There’s also plenty of evidence that lower corporate tax rates have a Laffer Curve effect (see here, here, and here), so that’s more indirect proof.
Today, let’s look at a direct estimate.
We’ll start with this chart looking at the effect of increases in local corporate tax rates in Germany.
I’ve highlighted the impact on wages.
But what does it actually mean? Well, here are some relevant excerpts from the accompanying study, starting with a description of theory and methodology.
The obligation to pay a tax and bearing its economic burden are two different things. Typically (a part of) the economic burden of a tax is passed on to other economic agents through price adjustments. The fact that the legal incidence of taxation differs from its economic incidence is particularly evident in the case of corporate income taxation. While the taxpayer is a legal entity, the economic burden of a tax can only be borne by people. This paper offers the so far most comprehensive analysis of the incidence of corporate in come taxation. Combining theoretical modeling with an empirical analysis, we investigate how changes in corporate income tax rates affect the economic welfare of four groups: firm owners, workers, owners of residential real estate, and owners of commercial real estate.

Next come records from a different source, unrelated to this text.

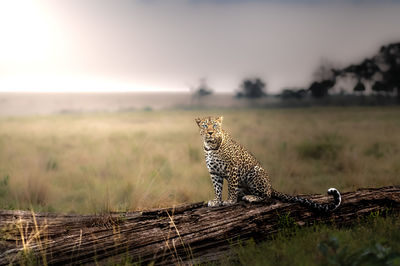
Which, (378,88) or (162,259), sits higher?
(378,88)

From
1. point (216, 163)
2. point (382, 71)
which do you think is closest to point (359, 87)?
point (382, 71)

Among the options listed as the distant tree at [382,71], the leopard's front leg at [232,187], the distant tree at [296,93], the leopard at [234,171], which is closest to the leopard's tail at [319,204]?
the leopard at [234,171]

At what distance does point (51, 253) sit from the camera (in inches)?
173

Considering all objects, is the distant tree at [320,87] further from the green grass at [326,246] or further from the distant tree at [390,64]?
the green grass at [326,246]

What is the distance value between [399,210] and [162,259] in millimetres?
3110

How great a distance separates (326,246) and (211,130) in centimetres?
184

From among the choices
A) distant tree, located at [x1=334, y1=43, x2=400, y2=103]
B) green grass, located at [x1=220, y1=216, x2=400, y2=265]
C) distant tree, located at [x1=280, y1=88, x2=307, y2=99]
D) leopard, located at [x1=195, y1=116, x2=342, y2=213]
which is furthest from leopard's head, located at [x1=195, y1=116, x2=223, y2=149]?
distant tree, located at [x1=334, y1=43, x2=400, y2=103]

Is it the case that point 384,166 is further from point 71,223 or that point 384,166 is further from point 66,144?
point 66,144

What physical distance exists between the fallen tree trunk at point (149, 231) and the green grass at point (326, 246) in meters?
0.16

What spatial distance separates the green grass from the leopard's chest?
2.95 feet

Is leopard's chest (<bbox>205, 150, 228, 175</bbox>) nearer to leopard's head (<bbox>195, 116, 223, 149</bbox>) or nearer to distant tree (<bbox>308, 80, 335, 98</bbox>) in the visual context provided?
leopard's head (<bbox>195, 116, 223, 149</bbox>)

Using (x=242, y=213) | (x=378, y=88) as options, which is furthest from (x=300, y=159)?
(x=378, y=88)

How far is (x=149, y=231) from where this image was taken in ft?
14.9

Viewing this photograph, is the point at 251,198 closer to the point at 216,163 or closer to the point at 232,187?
the point at 232,187
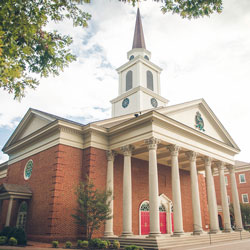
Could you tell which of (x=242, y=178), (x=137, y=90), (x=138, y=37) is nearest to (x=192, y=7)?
(x=137, y=90)

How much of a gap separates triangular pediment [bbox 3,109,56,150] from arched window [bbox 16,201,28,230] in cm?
666

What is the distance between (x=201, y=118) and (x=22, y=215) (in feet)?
60.4

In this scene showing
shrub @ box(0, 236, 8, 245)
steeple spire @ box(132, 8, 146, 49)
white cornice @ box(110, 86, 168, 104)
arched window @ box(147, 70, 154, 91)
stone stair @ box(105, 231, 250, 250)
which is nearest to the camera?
stone stair @ box(105, 231, 250, 250)

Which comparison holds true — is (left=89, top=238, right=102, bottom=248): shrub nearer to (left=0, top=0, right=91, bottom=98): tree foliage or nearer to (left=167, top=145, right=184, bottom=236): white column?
(left=167, top=145, right=184, bottom=236): white column

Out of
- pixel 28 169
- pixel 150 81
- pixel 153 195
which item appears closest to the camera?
pixel 153 195

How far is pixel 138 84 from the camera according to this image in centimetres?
3328

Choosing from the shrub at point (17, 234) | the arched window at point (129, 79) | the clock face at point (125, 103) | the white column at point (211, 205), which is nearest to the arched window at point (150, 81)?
the arched window at point (129, 79)

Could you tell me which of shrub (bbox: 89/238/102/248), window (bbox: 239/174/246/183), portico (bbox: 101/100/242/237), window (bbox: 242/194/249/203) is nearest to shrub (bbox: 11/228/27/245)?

And here are some results.
Our main finding is that higher corporate income tax rates significantly reduce profits, wages, as well as residential and commercial property prices. The negative effect of tax hikes on property prices and wages is increasing over time, while the negative effect on profits becomes smaller (in absolute terms). …we find that wages decline by about one percent following a one percentage point tax hike, which is close to the estimate by Fuest et al. …the U.S. Congressional Budget Office (CBO) assumes that 75 percent of the corporate income tax burden falls on capital owners and 25 percent on workers
The part that seems most relevant is the finding that wages drop by one percent if the corporate tax rate goes up by one-percentage point.